Il cuore del dibattito: la definizione di antisemitismo

Al centro della missiva e del dibattito parlamentare vi è la complessa questione della definizione stessa di antisemitismo e del suo rapporto con l’antisionismo. Di Segni lamenta una “distorsione acuta” nel dibattito pubblico, spesso alimentato da “numerosissime interviste e dichiarazioni apparse sulla stampa e social media” che, a suo dire, esprimono concetti e conclusioni non in linea con le proposte di legge, né con la definizione operativa di antisemitismo dell’International Holocaust Remembrance Alliance (IHRA).

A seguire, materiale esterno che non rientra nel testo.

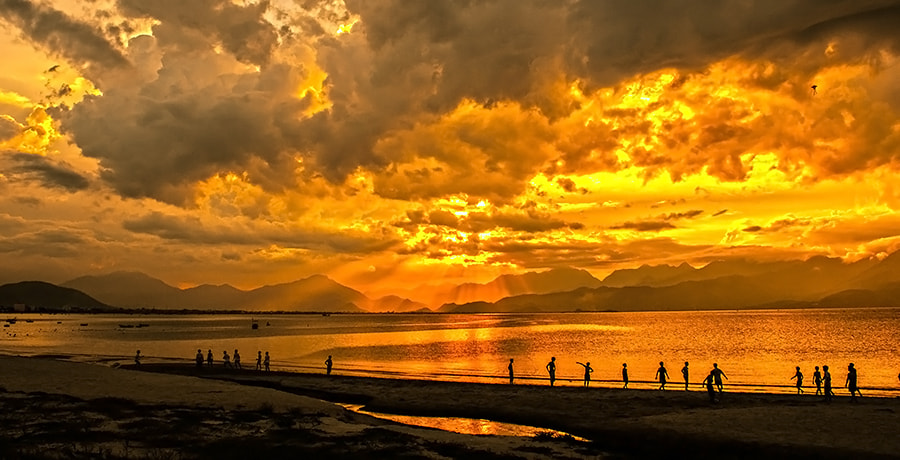 Photograph At the seaside by Amateur Pic on 500px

L’IHRA definisce l’antisemitismo come “una determinata percezione degli Ebrei che può essere espressa come odio nei loro confronti”, le cui manifestazioni possono essere dirette contro persone, beni e istituzioni ebraiche.

La presidente dell’UCEI, ente che in Italia è firmatario dell’Intesa con lo Stato e quindi legittimo rappresentante dell’ebraismo italiano, ha criticato come il dibattito sia spesso strumentalizzato per “una dialettica puramente politica” o per servire “interessi particolari”, piuttosto che riflettere una “sincera e preoccupata attenzione alla gravità dei fenomeni di odio antisemita”. Il punto cruciale, secondo Di Segni, è capire “se e come il concetto di ‘antisionismo’ è invece solo ‘anti-israelianismo’ e in che termini la critica alle politiche di un governo diventa abuso e delegittimazione”.

La sfida parlamentare e la definizione IHRA

In Parlamento sono attualmente in esame diversi disegni di legge, presentati da esponenti di vari schieramenti politici, che mirano a contrastare l’antisemitismo. Molti di questi testi propongono di adottare formalmente la definizione dell’IHRA, già recepita dal governo italiano con una delibera del Consiglio dei Ministri nel gennaio 2020. Questa definizione, tuttavia, è oggetto di un acceso dibattito. Critici, tra cui Amnesty International e alcuni accademici, sostengono che essa rischierebbe di equiparare la legittima critica allo Stato di Israele e al sionismo con l’antisemitismo, limitando così la libertà di espressione. Si teme che una sua adozione legislativa possa avere un “effetto intimidatorio”, confondendo l’odio antiebraico con il dissenso politico.

D’altra parte, i sostenitori della legge, come il Partito Liberaldemocratico, spingono per un’approvazione rapida, possibilmente entro il 27 gennaio, Giorno della Memoria, per dare un segnale forte. La lettera di Di Segni insiste sulla necessità che il “dibattito tecnico legale sulle misure più urgenti e auspicatamene efficaci” si svolga nelle sedi istituzionali, ovvero “nell’aula parlamentare”, e non attraverso un filtro mediatico che distorce e semplifica.

Un clima di paura e isolamento

L’appello della presidente UCEI nasce da un clima di crescente preoccupazione e isolamento percepito dalla comunità ebraica italiana. Di Segni ha evidenziato come, specialmente dopo gli eventi del 7 ottobre, il concetto di sionismo abbia riacquisito una “specifica rilevanza” e come la violenza e il “vilipendio alla memoria” stiano prevaricando ogni forma di dialogo. “Non è la paura della bomba che esplode. Gli ebrei oggi si sentono isolati, avvertono di non essere più parte di un contesto che prima aveva delle certezze”, ha affermato in una recente conferenza stampa. L’audizione in commissione Affari costituzionali, prevista per domani, 15 gennaio, sarà un momento cruciale per comprendere se le forze politiche riusciranno a trovare una sintesi su un testo condiviso, in grado di offrire tutele concrete senza comprimere le libertà fondamentali.